Sa vie nous plonge jusqu’à la suffocation dans un univers ultra-ritualisé, coupé de la société actuelle, où l’on parle mieux le yiddish que l’anglais et où l’on ne se défait jamais de l’uniforme du croyant : lourd costume noir, toque en fourrure ou chapeau à large bord et longues papillotes sur les tempes. Les mariages sont arrangés et il faut un rabbin compréhensif pour expliquer vaguement quel est ce « service de lit » que l’époux doit ­accomplir deux fois par semaine…

Un poste de radio écouté la nuit — debout sur une chaise, l’oreille contre l’appareil —, puis le diabolique Internet ont attisé la curiosité du narrateur pour le monde extérieur. Bientôt, Shulem Deen épanche ses doutes sur un blog, Hasidic Rebel — le rebelle hassidique. C’est l’épiphanie harmonieuse du ­témoignage : la belle ouverture au monde, la première visite (infructueuse) dans un bar new-yorkais, la première oreille amie qui écoute sa métamorphose… Et l’aide portée à ceux qui, comme lui, rêvent d’études non ­religieuses, d’une vie loin de tout fanatisme, qu’ils soient croyants ou non.

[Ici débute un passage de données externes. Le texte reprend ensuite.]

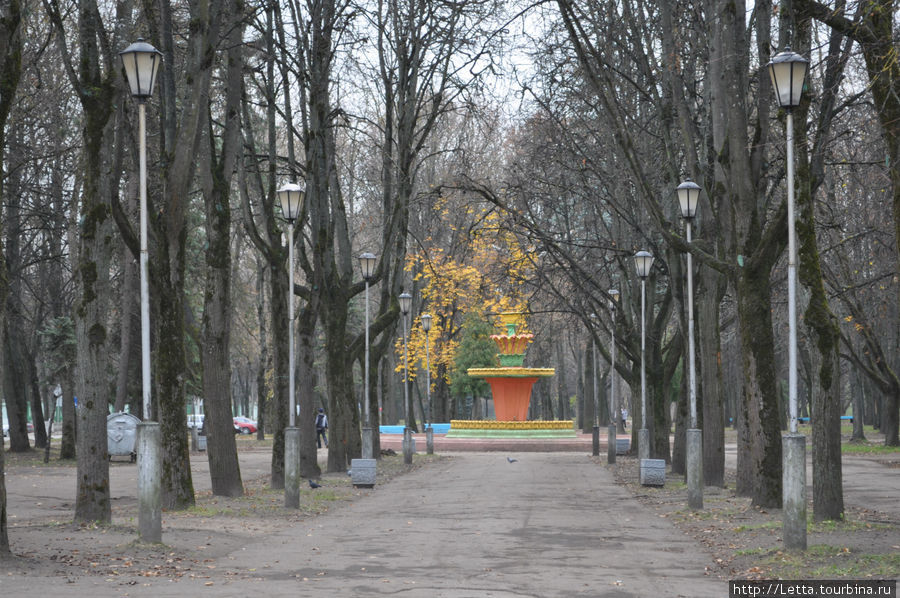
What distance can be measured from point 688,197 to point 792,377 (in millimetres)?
7751

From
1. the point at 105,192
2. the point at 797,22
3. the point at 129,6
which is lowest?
the point at 105,192

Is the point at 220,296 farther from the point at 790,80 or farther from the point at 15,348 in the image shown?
the point at 15,348

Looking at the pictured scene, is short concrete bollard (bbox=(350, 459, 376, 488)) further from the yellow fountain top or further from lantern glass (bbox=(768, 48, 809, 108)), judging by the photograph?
the yellow fountain top

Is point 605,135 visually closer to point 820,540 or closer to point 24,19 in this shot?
point 24,19

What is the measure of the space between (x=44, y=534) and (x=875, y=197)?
23.1 meters

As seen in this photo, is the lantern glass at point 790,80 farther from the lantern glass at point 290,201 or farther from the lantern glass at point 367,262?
the lantern glass at point 367,262

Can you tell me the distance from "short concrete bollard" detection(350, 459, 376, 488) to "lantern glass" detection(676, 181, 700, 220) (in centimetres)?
870

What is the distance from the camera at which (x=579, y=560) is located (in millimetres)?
12250

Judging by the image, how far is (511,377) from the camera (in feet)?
171

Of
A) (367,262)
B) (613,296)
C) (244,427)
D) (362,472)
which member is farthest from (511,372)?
(244,427)

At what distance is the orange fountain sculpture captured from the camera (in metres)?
52.0

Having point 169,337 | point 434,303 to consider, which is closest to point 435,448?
point 434,303

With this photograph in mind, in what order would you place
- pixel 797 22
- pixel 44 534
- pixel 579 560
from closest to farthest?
pixel 579 560 → pixel 44 534 → pixel 797 22

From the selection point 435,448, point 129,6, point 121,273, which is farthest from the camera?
point 435,448
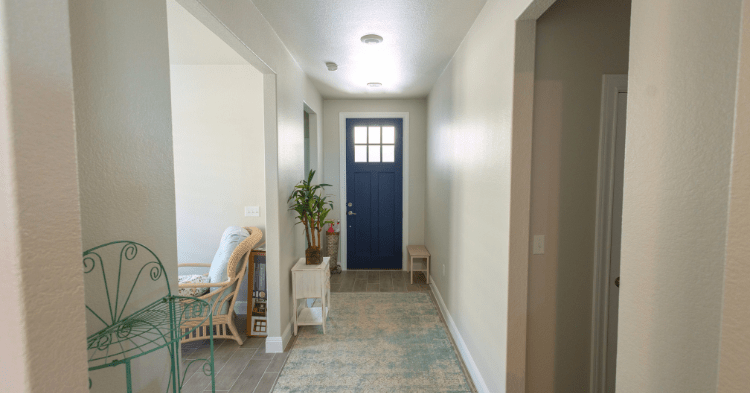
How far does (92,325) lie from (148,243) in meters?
0.34

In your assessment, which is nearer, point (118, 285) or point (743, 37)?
point (743, 37)

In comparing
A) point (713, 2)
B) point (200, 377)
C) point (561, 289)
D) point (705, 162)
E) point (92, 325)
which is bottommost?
point (200, 377)

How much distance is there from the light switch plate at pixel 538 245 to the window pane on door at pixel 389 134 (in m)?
3.71

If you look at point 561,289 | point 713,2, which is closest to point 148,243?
point 713,2

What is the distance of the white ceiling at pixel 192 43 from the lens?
8.16 ft

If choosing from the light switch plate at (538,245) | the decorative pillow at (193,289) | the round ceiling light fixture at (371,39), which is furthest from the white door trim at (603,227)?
the decorative pillow at (193,289)

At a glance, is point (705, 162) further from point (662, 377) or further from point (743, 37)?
point (662, 377)

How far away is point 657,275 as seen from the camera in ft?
3.17

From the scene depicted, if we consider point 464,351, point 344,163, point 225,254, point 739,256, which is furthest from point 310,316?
point 739,256

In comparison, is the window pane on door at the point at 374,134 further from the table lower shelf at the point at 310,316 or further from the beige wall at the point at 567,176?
the beige wall at the point at 567,176

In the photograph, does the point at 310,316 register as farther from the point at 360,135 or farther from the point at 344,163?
the point at 360,135

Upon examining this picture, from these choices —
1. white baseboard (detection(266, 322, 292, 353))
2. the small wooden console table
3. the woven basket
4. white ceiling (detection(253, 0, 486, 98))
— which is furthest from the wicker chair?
the woven basket

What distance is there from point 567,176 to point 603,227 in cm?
35

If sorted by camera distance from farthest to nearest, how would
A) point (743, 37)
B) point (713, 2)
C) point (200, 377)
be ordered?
1. point (200, 377)
2. point (713, 2)
3. point (743, 37)
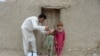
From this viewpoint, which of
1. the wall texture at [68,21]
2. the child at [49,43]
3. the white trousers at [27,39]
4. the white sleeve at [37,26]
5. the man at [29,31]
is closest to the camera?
the white sleeve at [37,26]

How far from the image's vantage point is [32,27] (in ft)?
43.1

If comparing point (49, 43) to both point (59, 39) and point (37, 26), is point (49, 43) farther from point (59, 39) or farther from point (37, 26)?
point (37, 26)

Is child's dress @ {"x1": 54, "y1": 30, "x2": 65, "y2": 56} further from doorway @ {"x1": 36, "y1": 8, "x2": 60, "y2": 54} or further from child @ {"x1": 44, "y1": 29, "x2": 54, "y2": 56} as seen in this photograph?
doorway @ {"x1": 36, "y1": 8, "x2": 60, "y2": 54}

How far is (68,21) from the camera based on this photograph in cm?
1446

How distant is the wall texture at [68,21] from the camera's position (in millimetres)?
14258

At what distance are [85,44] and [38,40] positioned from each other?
5.05 feet

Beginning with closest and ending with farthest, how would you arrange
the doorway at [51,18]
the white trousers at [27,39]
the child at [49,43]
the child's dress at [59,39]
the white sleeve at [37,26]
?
the white sleeve at [37,26], the white trousers at [27,39], the child's dress at [59,39], the child at [49,43], the doorway at [51,18]

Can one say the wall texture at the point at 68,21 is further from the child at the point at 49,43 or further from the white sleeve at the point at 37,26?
the white sleeve at the point at 37,26

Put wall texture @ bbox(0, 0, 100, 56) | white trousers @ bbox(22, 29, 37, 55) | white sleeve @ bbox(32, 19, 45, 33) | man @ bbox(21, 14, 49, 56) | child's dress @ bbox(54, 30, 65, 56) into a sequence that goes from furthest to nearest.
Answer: wall texture @ bbox(0, 0, 100, 56) < child's dress @ bbox(54, 30, 65, 56) < white trousers @ bbox(22, 29, 37, 55) < man @ bbox(21, 14, 49, 56) < white sleeve @ bbox(32, 19, 45, 33)

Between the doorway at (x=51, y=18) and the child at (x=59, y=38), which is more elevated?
the doorway at (x=51, y=18)

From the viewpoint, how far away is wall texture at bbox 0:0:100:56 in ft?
46.8

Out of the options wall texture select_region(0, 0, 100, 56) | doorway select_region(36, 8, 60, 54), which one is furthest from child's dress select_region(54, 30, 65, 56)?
doorway select_region(36, 8, 60, 54)

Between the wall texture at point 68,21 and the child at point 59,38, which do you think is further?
the wall texture at point 68,21

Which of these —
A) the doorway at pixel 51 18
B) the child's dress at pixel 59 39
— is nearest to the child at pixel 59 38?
the child's dress at pixel 59 39
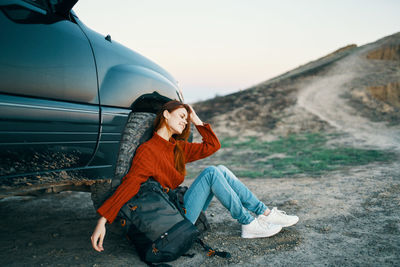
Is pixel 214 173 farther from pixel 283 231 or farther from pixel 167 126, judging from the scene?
pixel 283 231

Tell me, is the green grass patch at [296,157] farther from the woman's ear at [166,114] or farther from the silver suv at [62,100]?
the silver suv at [62,100]

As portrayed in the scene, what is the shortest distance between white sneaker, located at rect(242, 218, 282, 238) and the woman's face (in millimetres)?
959

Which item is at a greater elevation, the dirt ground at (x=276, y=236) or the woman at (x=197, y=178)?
the woman at (x=197, y=178)

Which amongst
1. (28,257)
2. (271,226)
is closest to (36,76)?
(28,257)

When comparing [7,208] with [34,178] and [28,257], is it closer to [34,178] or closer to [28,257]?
[28,257]

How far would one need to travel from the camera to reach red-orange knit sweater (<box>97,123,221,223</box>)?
1873 mm

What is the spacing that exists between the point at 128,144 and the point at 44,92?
0.70 metres

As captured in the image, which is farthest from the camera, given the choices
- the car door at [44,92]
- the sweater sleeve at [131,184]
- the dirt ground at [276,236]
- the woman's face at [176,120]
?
the woman's face at [176,120]

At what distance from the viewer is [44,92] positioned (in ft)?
5.97

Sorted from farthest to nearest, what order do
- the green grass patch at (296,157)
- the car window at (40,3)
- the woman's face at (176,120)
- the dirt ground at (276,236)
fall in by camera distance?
the green grass patch at (296,157)
the woman's face at (176,120)
the dirt ground at (276,236)
the car window at (40,3)

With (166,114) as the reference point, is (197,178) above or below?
below

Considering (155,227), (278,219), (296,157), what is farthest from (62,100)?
(296,157)

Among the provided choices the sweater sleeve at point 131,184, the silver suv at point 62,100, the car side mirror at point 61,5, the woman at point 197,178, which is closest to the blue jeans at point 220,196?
Answer: the woman at point 197,178

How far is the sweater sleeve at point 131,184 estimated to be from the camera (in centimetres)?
184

Shulem Deen l’a payé cher : après son divorce, il n’a plus vu ses enfants, élevés dans le rejet de l’hérétique. Au xviiie siècle, explique-t-il, le hassidisme fut détourné de ses objectifs ­libérateurs pour devenir un rite autoritaire où ignorance et obéissance sont les ferments de la foi. Toutes les religions ont leurs extrémismes. Tous ceux qui les subissent n’ont pas la force de s’en sortir, et de le raconter… — Aurélien Ferenczi

 

All who go do not return, traduit de l’anglais (Etats-Unis) par Karine Reignier-Guerre, éd. Globe, 416 p., 22 €.